Self-Care Is Whatever You Need It To Be

Self-care can feel like a tricky concept to properly get to grips with. It isn’t just bath bombs and scented candles – it’s doing everything we need to do to stay functional (whatever that looks like for you), comfortable (same again), and alive.

This can, and should, mean going out of your way to give yourself little luxuries without feeling like you have to earn them. This can definitely mean face masks and manicures, or a night in with pizza and a movie, or whatever indulgence looks like to you.

It’s important to understand, though, that these things are often unaffordable, even actively demonised, if you’re oppressed and vulnerable. If that’s you, I see you, and I’ve been there. If you’re unable to do the big self-care gestures you’re being told you need to do, you have not failed to take care of yourself. There’s this toxic dual thinking that having a long soak in the bath with some chocolate and strawberries will make everything better, but also that you shouldn’t be having those things if you’re poor because you haven’t earned them, and are you sure it’s ok to be made happy by fruit if you’re actually depressed, but also why haven’t you tried it yet if you actually want to get better? The answer to anyone who says those things to other people is that a), poor people deserve everything they can get and more; b), mental health is more complicated than that; c) some people literally can’t take baths or eat whatever you think is a ‘good’ food; and d), bite me.

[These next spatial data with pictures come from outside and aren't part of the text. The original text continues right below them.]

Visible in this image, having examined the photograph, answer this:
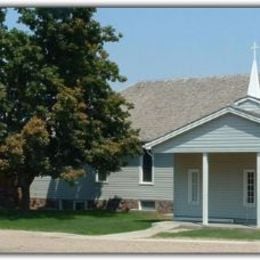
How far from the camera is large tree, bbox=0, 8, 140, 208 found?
1222 inches

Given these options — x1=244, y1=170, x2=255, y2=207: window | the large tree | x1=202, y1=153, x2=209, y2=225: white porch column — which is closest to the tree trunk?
the large tree

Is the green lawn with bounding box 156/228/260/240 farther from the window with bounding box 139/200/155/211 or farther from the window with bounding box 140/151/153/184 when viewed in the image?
the window with bounding box 140/151/153/184

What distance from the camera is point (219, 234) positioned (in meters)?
24.5

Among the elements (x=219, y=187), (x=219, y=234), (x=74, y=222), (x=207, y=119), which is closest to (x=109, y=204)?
(x=219, y=187)

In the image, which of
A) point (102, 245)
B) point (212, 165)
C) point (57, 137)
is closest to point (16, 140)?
point (57, 137)

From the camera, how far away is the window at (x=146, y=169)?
38.1 metres

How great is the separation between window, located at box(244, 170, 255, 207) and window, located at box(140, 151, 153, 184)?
8.02 meters

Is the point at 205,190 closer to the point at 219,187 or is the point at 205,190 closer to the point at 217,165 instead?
the point at 219,187

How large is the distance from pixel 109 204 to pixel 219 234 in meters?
14.7

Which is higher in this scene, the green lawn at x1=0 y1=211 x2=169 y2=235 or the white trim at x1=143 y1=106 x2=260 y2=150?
the white trim at x1=143 y1=106 x2=260 y2=150

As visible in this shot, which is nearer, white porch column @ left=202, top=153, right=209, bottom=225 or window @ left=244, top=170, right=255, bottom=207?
white porch column @ left=202, top=153, right=209, bottom=225

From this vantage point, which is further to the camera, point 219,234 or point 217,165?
point 217,165

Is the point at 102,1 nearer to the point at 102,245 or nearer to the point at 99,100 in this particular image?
the point at 102,245

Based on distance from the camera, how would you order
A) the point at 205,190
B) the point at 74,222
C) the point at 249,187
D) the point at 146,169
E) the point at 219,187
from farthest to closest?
the point at 146,169
the point at 219,187
the point at 249,187
the point at 74,222
the point at 205,190
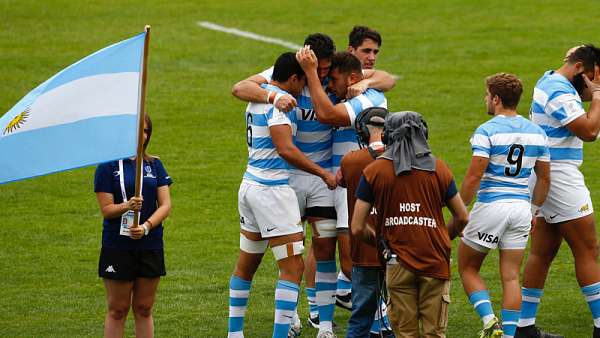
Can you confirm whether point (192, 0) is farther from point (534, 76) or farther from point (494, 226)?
point (494, 226)

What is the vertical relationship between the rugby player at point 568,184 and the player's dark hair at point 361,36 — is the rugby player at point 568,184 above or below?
below

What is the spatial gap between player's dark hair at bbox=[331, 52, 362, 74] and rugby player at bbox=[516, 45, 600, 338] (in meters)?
1.53

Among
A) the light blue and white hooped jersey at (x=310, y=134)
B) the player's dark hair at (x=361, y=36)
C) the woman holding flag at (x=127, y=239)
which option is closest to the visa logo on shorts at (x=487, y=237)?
the light blue and white hooped jersey at (x=310, y=134)

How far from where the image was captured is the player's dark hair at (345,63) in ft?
31.2

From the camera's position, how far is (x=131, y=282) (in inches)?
351

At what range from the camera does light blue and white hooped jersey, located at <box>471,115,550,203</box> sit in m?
9.10

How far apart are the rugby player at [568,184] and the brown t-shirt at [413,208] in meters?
2.11

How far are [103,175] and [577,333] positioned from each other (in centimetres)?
421

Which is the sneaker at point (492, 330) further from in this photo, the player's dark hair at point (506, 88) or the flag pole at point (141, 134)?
the flag pole at point (141, 134)

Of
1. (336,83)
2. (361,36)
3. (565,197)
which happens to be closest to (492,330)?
(565,197)

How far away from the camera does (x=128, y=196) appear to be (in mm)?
8883

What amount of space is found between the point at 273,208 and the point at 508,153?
5.99 feet

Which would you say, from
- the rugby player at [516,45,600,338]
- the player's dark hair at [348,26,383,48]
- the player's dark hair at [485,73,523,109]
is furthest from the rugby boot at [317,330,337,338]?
the player's dark hair at [348,26,383,48]

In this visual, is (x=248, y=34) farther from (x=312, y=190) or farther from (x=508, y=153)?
(x=508, y=153)
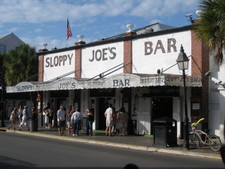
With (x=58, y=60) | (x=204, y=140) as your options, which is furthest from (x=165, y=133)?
(x=58, y=60)

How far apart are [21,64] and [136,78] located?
17156mm

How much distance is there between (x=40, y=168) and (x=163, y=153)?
6203mm

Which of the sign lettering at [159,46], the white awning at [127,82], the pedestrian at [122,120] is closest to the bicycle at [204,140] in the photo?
the white awning at [127,82]

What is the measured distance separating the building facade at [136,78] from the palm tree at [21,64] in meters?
5.37

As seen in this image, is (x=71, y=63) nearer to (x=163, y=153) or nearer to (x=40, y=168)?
(x=163, y=153)

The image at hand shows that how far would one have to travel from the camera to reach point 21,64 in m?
30.8

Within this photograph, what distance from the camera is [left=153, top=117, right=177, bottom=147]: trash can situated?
14.5 metres

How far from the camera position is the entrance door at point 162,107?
18.8m

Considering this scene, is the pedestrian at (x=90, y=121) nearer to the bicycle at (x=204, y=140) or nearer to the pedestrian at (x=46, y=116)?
the pedestrian at (x=46, y=116)

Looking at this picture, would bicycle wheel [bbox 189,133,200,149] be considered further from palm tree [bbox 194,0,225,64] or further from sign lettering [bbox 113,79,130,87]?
sign lettering [bbox 113,79,130,87]

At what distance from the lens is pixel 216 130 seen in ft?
55.4

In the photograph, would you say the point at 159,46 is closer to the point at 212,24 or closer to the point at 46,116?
the point at 212,24

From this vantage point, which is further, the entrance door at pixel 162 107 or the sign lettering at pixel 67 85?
the sign lettering at pixel 67 85

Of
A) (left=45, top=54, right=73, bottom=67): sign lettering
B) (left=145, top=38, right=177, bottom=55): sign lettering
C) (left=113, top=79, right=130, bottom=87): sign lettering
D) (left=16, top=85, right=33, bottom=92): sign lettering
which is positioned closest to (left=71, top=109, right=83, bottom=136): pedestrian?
(left=113, top=79, right=130, bottom=87): sign lettering
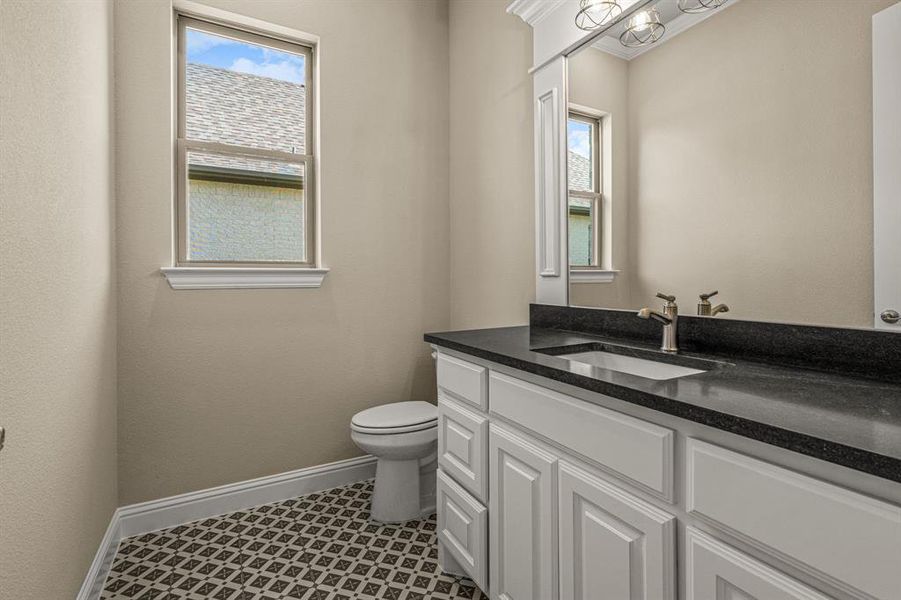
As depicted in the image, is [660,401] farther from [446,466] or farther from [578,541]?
[446,466]

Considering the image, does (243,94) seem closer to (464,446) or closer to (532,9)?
(532,9)

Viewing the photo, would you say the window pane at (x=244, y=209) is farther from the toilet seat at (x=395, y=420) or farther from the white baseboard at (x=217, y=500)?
the white baseboard at (x=217, y=500)

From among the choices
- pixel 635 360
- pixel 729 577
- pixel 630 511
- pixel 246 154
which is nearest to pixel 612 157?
pixel 635 360

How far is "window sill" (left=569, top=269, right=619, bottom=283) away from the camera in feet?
5.56

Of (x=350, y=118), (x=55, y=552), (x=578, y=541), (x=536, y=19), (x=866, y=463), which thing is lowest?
(x=55, y=552)

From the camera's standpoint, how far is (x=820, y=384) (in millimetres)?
939

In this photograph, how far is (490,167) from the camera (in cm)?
239

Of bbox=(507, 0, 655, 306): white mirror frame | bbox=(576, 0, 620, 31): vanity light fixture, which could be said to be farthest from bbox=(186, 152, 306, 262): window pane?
bbox=(576, 0, 620, 31): vanity light fixture

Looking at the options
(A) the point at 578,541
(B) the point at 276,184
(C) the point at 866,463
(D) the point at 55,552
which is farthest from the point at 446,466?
(B) the point at 276,184

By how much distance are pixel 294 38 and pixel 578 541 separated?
2548mm

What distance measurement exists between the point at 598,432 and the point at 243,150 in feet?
6.90

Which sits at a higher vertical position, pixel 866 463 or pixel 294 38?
pixel 294 38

If that stereotype of self-care where you listen to Toto by Africa and meditate is all you want and need, please don’t be ashamed that it’s a stereotype – do whatever helps. Taking time to meditate, write in my journal, and take a very hot bubble bath can certainly help me to feel more human after a busy week. If your idea of comfort, relaxation, and rejuvenation is really off the beaten track instead, you’ve got to do that, too. For example (so you don’t feel alone), for some reason, something that helps me feel normal again after a period of emotional numbness and dissociation is wrapping myself in a huge blanket nest while wearing my onesie that makes me look like a wolf and eating grated cheese out of the bag. It’s weird but, fuck it, it does the job of making me feel like an actual person again when I emerge from my fleece-and-cheese cocoon. Trust your mind and your body, and go with what feels helpful.

I don’t know what it is about this onesie but I swear to God, there’s depression-curing magic stitched in there.

With this in mind, it’s also important to spot when something you think of as self-care is actually a self-destruct. If, for example, the glass of wine that chills you out at night makes you feel bad the next morning, shopping to help you feel good is financially damaging your future plans, or (my speciality) playing a video game ‘for just an hour or so until I feel up to the task I need to do’ turns into basically a week of increasingly anxious Pokemon battling, it’s time to revisit whether those treats are actually tricks.

Moving away from the idea that self-care is always about making yourself feel amazing, what’s often really involved – and what’s actively ignored by those who wish to make the idea a capitalistic buzzword – is that the essence of self-care is doing hard things slowly and continuously, especially if you’re mentally ill, physically disabled, neurodiverse, and/or poor. It’s pushing yourself to do the important things you’ve been putting off without making yourself feel bad if you only do a little of it that day. Sometimes it’s really hard stuff, like asking for help; holding yourself accountable for your actions; learning uncomfortable truths about yourself; making big life changes you need to make; or trying to access medical services like therapy. It’s working through something that hurts because you know life will get better once it’s done and then, hopefully, taking that relaxing bubble bath.

Even though the big stuff is often the forgotten linchpin if self-care, it’s important to celebrate the small stuff, too. Self-care is also making sure you have a big bottle of water, some snacks, and some face wipes near you if you can’t get out of bed, for example, or making sure you wash a pot a day if your kitchen’s become overwhelmingly messy. It’s brushing your hair and putting on a clean pair of pyjamas when you haven’t done that for a while. It’s working on a new habit, throwing some frozen veg in with your instant noodles, or making a scary phone call. You’re almost definitely engaging in self-care all the time without even realising that’s what you’re doing. That’s because you’re amazing. Everything you’ve done to keep yourself alive today, even if that’s just been breathing in and out, means that you’re taking care of yourself in some way. I’m genuinely so proud of you. Keep going!